▶ **List of tasks**:
- A) Decide whether each statement below agrees with the forum thread on ctek battery chargers. For each, answer yes or no and quote the deciding words from the thread. (i) The xs800 charger costs under 30 quid. (ii) DustyR's Ctek charger never reached 14.2v. (iii) steco1958 suggests placing a solar panel inside the engine compartment.
- B) List every username that posts in the forum thread on ctek battery chargers, and give the date shown next to each one.
- C) Carry the forum thread on ctek battery chargers forward from its final post.

# ctek battery chargers



## tyreman1 (Apr 18, 2008)

Does anyone use or have any experience of ctek chargers,i'm thinking of getting one as i'm having troubles with the vehicle battery going flat now the van is not in regular use in winter (fairweather campers),the one i've seen is the xs800 which says it should be suitable for vehicles that are seasonally stored and seems a bargain at under 30 quid.


----------



## steco1958 (Mar 5, 2009)

Tyreman,

Where are you storing your van, is it indoors or external?

If external, have you considered a temporary solar panel, say placed on the roof, and the lead fed to the engine compartment and clipped directly to the engine battery.


----------



## DustyR (Jan 26, 2009)

Bought the Ctek 3.6A charger few years ago and has been working fine until recently when I noticed it was always charging at max voltage ie 14.2v it never appeared to drop to the lower 13v.

I now use the much cheaper Lidl equivalent smart charger under the name of Ultimate Speed and that does work in that it charges between the lower and higher volts depending on the state of the battery.

▶ **Data under study**:
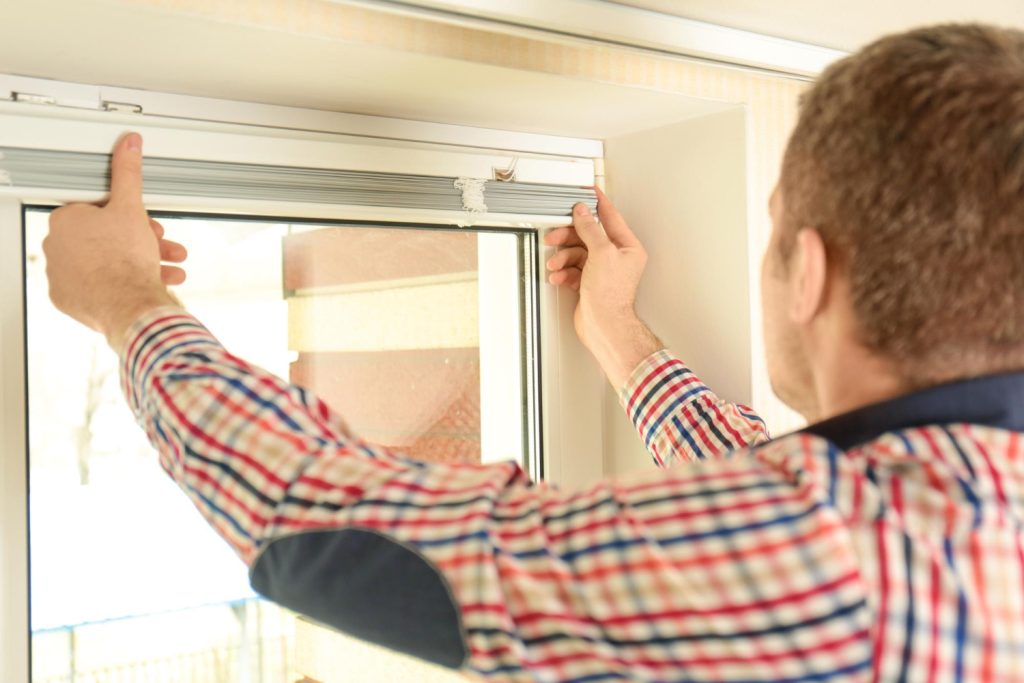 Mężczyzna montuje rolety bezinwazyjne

---

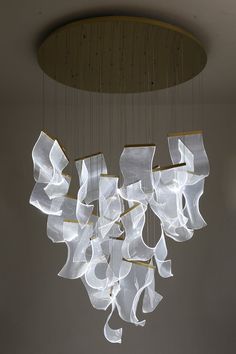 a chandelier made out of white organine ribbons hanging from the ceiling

▶ **Exercise results**:
- A)
(i) Yes: "seems a bargain at under 30 quid"
(ii) No: "it was always charging at max voltage ie 14.2v"
(iii) No: "placed on the roof, and the lead fed to the engine compartment"

- B)
tyreman1 (Apr 18, 2008)
steco1958 (Mar 5, 2009)
DustyR (Jan 26, 2009)

- C)
----------



## richardjames (Feb 1, 2006)

I have two Ctek chargers the latest version has the ability to give 12volt output so that a battery can changed without losing codes - excellent piece of kit


----------



## CourtJester (Aug 26, 2009)

Yes. A really good charger.


----------



## Midnightrambler (Nov 12, 2007)

Used a Ctek charger on a previous van that was stored outdoors, worked well. As stated a great bit of kit
Alan


----------



## duxdeluxe (Sep 2, 2007)

As above - good piece of kit.


----------



## Sideways86 (Feb 25, 2009)

The best at the price a great piece of kit. Very good at bringing batteries back from the dead also

Buy one you wont regret it

Regards


----------



## javea (Jun 8, 2007)

They are fitted as standard by Aston Martin - think that is recommendation enough. Keep the battery of my car parked in my garage in Spain charged up when we are not there, they will not over charge the battery - just keeps it fully charged.


----------



## tyreman1 (Apr 18, 2008)

Thank you all for your recommendations,looks like thats the way to go.


----------



## Razzo (May 1, 2005)

*C tek charger*

I put one in my self build in Australia and in 2.5 years and 45,000kM there where no problems. We were really only hooked up on 15% of the time though. I often checked the lights out and resloved which stage it was in. It is a popular charger for those who pay a little more to have a better system.

Cheers


----------



## ToffeApple (Nov 21, 2009)

*CTEK charger*

Bought one of these when I realised the retro fitted charger in my campervan wasn't working. Rather than having a new one wired in, I can use this to check and top up the leisure battery, also the van battery and the car battery.
Very pleased with my purchase - been using it for a year now.

Chris & Tilly.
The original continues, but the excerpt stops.